*Text extract*
···

# engineered lumber and placement drawings



## bptp32 (Feb 1, 2012)

2010 Residential Code of NYS (2006 IRC with amendments):  I have a set of plans for a single family dwelling.  the plans are stamped and signed by a licensed architect.  The plans denote I-joists for the floors and trusses for the roof framing.  I have asked for the truss design certs and the placement drawings for both the I-joist and the trusses.  The Contractor (an attorney) has stated that he does not have to provide the placement drawings for the I-joists because the architect has stamped the plans.  The placement drawings from the manufacturer will denote blocking locations, beam sizes, hangar sizes and locations, joist model or series number, etc that are not on the plans.  Shall i stand firm on this issue or am I ok with the architects stamped drawings?  Thanks for the help


----------



## codeworks (Feb 1, 2012)

you can ask for and expect all the information you deem necessary. the devil , as they say, in those details (drawings)


----------



## mjesse (Feb 1, 2012)

2006 IRC §502.11.4 requires it.

mj


----------



## Mac (Feb 1, 2012)

We always insist on the truss/beam/joist layout drawings from the engineer who did the work, whois often employed by the supplier.

It's part of the design of the project, and must be provided.

Or we can stop the job and argue it before a judge if you prefer.


----------



## fatboy (Feb 1, 2012)

All beam, floor/ceiling joist layouts, truss specs/layouts required here, regardless of who the designer is. It's all part of the submittal.


----------



## Pcinspector1 (Feb 1, 2012)

The engineered stamped truss plans sometimes come later after measurements at the top plates are done but you should have the layout and some truss design documents to issue the permit.

Not all truss plants have engineers employeed and send their designs to a third party for checks and stamps. I sometimes have to contact the lumber yard for the engineered truss plans to verify information before inspections are performed.

pc1


----------



## steveray (Feb 2, 2012)

Here, we usually get some generics at submittal and the stamped set is SUPPOSED to be submitted before installation, as the truss co. does not want to give them out before they get paid...we usually get them at the rough inspection....CT state statute requires a "live seal" which has been my biggest PITA lately as it seems everyone wants to use a digital type stamp....and once again, we are the bad guys....


----------



## gbhammer (Feb 2, 2012)

···

*Data listing*
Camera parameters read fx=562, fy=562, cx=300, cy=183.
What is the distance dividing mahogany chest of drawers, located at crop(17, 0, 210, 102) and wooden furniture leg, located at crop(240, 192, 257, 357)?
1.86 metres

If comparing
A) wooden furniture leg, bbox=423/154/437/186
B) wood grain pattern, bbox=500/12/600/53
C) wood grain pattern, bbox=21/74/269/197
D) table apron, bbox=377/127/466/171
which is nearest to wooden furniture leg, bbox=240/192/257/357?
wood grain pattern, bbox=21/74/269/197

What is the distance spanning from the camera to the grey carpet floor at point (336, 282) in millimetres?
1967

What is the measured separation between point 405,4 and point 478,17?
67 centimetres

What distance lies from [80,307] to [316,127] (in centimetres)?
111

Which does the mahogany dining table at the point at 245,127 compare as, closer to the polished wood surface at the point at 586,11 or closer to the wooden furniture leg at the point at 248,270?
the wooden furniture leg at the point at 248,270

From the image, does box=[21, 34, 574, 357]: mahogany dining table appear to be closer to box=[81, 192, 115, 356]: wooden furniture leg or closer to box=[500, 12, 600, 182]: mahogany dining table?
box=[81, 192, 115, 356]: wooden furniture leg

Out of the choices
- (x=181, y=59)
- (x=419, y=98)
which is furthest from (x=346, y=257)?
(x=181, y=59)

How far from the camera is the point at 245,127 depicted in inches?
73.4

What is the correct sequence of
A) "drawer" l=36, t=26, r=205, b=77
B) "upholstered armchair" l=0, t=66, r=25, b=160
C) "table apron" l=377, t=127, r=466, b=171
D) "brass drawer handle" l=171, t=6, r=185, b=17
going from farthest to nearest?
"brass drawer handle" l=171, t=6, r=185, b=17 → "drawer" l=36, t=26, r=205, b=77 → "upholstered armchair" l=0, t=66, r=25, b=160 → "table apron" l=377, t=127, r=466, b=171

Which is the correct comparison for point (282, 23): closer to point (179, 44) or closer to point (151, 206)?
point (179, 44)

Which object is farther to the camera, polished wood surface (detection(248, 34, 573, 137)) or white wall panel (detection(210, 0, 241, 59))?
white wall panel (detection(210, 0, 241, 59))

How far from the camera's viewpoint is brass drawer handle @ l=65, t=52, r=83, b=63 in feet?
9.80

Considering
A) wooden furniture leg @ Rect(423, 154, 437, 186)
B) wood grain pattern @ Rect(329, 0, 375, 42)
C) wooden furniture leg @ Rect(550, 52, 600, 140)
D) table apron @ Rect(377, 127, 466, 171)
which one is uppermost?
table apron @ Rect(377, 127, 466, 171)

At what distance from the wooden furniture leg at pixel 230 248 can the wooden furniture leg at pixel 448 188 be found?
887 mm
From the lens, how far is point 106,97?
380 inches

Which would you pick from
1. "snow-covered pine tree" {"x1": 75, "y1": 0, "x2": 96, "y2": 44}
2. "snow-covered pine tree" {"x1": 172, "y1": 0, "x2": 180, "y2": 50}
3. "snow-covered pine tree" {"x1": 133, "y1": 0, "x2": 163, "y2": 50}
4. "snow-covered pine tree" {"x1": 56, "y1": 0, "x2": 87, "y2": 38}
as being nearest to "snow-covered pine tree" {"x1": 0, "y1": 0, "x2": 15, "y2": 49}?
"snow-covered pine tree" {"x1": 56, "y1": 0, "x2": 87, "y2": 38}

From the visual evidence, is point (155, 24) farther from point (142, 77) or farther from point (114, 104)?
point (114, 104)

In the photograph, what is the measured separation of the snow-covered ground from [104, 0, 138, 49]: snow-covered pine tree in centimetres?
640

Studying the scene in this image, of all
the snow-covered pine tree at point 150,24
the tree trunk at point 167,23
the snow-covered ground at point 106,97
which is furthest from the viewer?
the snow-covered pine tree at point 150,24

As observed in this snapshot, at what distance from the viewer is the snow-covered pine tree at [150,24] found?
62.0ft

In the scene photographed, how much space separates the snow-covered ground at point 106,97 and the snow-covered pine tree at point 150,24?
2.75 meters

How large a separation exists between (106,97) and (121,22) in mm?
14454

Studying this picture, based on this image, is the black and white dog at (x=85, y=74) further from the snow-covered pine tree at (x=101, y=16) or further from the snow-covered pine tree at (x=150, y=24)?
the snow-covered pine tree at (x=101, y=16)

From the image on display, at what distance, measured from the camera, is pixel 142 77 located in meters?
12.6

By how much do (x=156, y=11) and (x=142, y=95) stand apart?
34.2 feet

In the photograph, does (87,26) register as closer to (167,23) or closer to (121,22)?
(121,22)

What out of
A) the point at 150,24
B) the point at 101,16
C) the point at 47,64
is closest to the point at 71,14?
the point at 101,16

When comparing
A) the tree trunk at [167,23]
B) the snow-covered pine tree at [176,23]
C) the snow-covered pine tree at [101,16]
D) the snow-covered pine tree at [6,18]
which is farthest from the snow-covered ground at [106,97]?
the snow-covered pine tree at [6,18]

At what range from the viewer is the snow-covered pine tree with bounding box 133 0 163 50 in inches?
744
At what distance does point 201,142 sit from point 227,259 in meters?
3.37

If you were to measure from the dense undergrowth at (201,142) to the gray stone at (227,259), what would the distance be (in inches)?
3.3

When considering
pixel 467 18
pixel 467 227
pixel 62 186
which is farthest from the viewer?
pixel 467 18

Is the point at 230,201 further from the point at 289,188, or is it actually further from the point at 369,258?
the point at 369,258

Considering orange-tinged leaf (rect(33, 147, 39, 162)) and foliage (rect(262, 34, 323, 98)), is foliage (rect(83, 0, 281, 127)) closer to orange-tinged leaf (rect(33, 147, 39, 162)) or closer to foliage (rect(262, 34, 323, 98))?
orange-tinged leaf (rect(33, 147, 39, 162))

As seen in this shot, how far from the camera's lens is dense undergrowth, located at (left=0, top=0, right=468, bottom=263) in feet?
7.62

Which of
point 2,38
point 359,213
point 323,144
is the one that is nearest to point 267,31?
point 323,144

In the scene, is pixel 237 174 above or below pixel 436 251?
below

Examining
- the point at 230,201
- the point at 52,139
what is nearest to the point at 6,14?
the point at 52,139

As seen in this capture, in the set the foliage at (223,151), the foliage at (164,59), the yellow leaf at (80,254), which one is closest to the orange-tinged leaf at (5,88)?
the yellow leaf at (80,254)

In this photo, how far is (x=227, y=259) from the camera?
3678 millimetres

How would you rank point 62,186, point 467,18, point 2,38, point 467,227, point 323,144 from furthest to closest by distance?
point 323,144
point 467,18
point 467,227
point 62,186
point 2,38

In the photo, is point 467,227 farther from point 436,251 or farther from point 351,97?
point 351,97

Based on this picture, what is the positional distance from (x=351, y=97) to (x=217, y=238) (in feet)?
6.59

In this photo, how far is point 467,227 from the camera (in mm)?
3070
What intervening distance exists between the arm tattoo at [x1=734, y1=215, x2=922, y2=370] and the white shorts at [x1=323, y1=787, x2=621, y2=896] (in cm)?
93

···

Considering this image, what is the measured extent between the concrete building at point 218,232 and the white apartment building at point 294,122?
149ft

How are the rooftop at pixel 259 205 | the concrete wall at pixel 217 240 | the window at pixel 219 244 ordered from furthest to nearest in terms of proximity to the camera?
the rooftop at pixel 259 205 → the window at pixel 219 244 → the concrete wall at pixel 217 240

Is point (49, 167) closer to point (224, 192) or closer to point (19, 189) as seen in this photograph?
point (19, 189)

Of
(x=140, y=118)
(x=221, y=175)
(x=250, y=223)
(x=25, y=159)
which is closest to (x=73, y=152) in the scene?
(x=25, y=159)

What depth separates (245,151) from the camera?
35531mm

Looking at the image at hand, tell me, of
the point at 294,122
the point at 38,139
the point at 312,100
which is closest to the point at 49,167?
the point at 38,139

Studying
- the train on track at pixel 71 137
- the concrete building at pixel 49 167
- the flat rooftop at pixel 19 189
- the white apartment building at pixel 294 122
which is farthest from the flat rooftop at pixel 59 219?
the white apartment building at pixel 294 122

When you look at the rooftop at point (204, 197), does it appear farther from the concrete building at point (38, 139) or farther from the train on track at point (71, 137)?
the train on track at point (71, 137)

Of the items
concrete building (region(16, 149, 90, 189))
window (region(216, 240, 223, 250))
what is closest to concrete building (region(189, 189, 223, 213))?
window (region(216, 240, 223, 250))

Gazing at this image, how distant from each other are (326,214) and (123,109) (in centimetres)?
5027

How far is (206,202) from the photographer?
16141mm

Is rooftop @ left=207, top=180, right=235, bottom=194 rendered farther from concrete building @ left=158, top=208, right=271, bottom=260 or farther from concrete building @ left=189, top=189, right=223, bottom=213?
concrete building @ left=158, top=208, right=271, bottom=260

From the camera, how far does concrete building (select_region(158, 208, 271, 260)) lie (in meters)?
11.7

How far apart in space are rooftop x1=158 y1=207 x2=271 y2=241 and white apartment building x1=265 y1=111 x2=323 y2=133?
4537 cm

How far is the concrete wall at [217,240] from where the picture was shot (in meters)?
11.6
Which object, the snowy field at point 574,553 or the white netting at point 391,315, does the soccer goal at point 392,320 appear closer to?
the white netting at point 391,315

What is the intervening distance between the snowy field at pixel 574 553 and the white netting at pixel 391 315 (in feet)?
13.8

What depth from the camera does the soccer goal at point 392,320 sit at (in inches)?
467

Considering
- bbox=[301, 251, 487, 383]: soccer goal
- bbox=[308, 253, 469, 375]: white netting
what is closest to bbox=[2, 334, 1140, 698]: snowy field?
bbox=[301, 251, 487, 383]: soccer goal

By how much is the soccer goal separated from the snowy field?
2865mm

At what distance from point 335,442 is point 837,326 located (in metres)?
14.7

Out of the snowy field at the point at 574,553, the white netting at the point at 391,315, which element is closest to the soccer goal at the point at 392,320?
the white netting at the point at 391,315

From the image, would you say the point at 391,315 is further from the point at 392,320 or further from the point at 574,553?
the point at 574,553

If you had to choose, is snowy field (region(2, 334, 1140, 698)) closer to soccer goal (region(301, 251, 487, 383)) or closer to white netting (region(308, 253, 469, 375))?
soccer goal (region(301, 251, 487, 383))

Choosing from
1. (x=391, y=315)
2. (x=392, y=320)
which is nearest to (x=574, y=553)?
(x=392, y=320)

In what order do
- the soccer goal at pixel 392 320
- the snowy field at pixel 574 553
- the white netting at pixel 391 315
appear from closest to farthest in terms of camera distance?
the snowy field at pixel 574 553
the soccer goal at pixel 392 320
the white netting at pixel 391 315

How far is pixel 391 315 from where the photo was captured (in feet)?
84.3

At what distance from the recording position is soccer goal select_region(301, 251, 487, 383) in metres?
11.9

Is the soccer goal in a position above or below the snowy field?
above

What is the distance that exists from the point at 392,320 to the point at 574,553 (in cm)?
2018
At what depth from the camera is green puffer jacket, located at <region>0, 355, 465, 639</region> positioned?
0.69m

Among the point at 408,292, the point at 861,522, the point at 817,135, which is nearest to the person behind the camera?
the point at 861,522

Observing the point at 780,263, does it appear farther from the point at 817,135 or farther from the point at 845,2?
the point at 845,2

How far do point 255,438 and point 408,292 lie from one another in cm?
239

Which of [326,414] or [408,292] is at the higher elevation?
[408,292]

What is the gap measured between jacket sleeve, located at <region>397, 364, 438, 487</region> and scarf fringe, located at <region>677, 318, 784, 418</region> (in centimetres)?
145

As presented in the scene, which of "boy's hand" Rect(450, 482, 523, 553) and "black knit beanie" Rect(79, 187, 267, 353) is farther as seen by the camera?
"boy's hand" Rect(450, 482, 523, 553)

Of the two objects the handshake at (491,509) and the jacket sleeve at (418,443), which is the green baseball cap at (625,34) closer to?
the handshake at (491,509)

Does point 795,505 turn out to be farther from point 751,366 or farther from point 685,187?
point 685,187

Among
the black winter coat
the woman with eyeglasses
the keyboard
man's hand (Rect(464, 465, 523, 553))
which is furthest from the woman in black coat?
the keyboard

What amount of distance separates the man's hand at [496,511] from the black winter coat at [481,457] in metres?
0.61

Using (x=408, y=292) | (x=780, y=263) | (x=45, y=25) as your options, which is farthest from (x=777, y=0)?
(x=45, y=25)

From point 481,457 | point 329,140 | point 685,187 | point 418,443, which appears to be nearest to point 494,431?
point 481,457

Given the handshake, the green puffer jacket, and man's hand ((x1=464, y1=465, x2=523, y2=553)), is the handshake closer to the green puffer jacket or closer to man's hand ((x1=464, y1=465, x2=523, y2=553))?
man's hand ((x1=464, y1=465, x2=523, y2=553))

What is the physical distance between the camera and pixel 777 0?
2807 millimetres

···

*Set problem 1*
In the thread on engineered lumber, what type of seal does CT state statute require?
*Set problem 2*
Reproduce the passage from the thread on engineered lumber starting at "## fatboy (Feb" and ending at "Pcinspector1 (Feb 1, 2012)".
Answer from the thread on engineered lumber alone.

*Final answer 1*
A "live seal."

*Final answer 2*
## fatboy (Feb 1, 2012)

All beam, floor/ceiling joist layouts, truss specs/layouts required here, regardless of who the designer is. It's all part of the submittal.


----------



## Pcinspector1 (Feb 1, 2012)